Two senior Portuguese journalists who personally know Mr Barroso, a former Portuguese leader, told this website that he is a "decent" man who genuinely cares about human rights.

There was little scope to talk about the subject in the press conference, however.

Time was allocated for two questions from Russian media (on a new EU-Russia treaty, on EU energy law) and two from the EU press corps (on stability in Russia's north Caucasus, on Russia-Libya economic ties). But there was no specific question on human rights in Russia.

Olivier Bailly, the commission official who selected which reporters would get the chance to speak, said he did not know what the questions would be in advance. "I asked Dmitry [Peskov], Mr Putin's spokesman, if Mr Putin would be comfortable with questions on human rights and he said 'Oh Yes. He loves them.' The only thing he asked is for a balance between Russian and European press," Mr Bailly said.

Mr Barroso did urge Mr Putin to respect rights in his scripted opening remarks at the media briefing.

But the message was not heard or seen in Russia. The Putin delegation flew in almost 60 radio and TV journalists to cover the event. But according to Tanya Lokshina, a Human Rights Watch activist in Moscow, Russian news coverage on the day made no mention of Mr Barroso's appeal and instead broadcast "some very general stuff emphasising Russia's prominent role in world affairs."

Celebrity factor

Mr Putin, a fearsome former spy chief and a sex symbol in some Russian households, created a celebrity buzz among EU officials.

The commission press service said only reporters could go in the press room in order to keep a sober atmosphere.
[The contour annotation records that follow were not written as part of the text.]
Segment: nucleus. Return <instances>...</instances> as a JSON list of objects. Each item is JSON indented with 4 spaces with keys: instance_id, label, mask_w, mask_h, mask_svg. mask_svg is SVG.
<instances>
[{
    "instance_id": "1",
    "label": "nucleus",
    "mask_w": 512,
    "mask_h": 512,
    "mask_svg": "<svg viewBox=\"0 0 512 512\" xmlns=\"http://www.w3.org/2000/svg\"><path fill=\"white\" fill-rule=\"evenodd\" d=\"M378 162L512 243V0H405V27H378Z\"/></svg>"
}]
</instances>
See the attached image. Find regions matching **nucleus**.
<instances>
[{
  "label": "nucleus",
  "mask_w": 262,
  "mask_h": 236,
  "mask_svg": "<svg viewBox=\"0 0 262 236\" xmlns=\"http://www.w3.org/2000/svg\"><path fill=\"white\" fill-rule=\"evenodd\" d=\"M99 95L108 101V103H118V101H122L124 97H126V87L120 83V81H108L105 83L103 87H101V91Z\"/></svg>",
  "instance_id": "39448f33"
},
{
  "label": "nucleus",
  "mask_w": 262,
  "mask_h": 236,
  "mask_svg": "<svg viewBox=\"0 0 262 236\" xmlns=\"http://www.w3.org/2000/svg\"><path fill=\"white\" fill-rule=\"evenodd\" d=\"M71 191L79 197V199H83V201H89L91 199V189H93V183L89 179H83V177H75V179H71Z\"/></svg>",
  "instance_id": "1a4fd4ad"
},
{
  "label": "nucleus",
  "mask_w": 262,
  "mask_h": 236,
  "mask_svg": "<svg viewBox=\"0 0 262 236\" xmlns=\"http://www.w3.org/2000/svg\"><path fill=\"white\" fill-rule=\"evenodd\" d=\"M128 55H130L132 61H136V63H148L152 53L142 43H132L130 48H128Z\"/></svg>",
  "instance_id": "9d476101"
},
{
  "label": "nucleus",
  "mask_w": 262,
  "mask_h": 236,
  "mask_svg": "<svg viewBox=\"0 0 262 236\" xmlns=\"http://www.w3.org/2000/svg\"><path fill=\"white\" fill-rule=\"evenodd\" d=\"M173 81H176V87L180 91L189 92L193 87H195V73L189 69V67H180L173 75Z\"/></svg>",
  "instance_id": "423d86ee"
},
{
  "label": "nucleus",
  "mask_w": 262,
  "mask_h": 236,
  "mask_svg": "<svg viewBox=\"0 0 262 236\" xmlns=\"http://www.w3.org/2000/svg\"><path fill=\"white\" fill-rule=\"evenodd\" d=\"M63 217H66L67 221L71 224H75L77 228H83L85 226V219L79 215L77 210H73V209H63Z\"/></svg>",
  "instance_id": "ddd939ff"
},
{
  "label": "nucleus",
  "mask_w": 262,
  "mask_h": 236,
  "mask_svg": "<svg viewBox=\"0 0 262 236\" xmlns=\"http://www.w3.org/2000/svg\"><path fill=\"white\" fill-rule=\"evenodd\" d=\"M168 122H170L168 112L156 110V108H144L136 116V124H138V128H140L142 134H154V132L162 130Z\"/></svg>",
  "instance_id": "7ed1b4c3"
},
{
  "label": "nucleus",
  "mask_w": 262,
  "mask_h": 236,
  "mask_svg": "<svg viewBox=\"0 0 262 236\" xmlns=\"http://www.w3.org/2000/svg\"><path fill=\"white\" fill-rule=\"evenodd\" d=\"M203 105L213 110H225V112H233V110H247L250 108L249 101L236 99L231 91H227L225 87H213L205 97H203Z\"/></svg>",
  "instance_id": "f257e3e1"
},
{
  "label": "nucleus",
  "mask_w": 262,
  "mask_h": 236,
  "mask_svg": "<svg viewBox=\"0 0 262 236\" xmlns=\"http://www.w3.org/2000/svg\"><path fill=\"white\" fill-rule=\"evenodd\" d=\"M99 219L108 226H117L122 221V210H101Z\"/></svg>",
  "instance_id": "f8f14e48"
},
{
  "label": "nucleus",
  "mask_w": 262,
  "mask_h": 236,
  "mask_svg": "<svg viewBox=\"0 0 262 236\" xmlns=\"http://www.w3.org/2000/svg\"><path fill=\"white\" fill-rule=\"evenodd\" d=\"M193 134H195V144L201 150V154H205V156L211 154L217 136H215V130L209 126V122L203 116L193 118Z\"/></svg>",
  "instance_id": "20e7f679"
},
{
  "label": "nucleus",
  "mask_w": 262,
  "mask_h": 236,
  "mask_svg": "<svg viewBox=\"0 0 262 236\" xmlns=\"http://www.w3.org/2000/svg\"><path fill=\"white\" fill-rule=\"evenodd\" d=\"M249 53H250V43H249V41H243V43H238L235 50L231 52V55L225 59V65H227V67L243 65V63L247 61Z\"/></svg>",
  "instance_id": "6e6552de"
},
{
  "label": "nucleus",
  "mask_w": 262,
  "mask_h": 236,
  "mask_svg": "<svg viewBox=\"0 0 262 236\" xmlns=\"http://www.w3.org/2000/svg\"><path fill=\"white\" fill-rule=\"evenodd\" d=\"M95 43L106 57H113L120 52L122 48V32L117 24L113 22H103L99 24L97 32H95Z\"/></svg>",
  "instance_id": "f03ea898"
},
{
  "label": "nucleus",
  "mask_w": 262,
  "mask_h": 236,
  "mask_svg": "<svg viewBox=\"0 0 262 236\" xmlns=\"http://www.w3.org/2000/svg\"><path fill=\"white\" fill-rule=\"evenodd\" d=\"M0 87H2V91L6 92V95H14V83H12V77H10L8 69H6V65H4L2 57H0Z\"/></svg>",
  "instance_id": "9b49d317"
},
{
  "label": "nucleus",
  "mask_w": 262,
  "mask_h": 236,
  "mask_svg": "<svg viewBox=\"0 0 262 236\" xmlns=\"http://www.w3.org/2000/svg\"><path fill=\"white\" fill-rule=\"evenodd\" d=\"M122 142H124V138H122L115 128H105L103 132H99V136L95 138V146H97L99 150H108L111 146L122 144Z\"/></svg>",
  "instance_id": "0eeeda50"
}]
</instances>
But some EU officials with unrelated portfolios sneaked in to see him anyway. The Russian delegation also fixed passes for three people from its Brussels-based PR firm, GPlus, to mingle with press and spin the Russian line.

"There's a lot of stress in case something happens. But it won't," one EU official noted, as journalists in the front row joked that somebody might throw a shoe at the Russian PM. "I'm scared that if I look at my iPhone someone will shoot me," he quipped, referring to Mr Putin's bodyguards.

In protocol terms, there was a minor flap when the commission discovered it did not have a Russian flag to hang up for cameras.

The visit forced EU interior ministers in a separate building to cancel a press briefing on Libya because of Putin security arrangements, causing annoyance. "It's a bit Byzantine, isn't it? I wonder if the Russians ordered all this," one EU diplomat said. An EU official noted that the US tends to make an even bigger song-and-dance, however. "When Bush came in 2004, all non-essential commission officials were told to go home," he said.

The massive Russian delegation hired 30 limousines from the commission car pool, specifying that they only wanted German brands such as Mercedes, Audi and - for junior officials - Volkswagens. But the pomp-and-circumstance of the occasion was lost on some.

Throughout Mr Putin's opening remarks to media, his energy minister, Sergei Shmatko, sitting in the press-room front rows, kept yawning deeply. His foreign minister, Sergei Lavrov, used the time to check messages on his phone.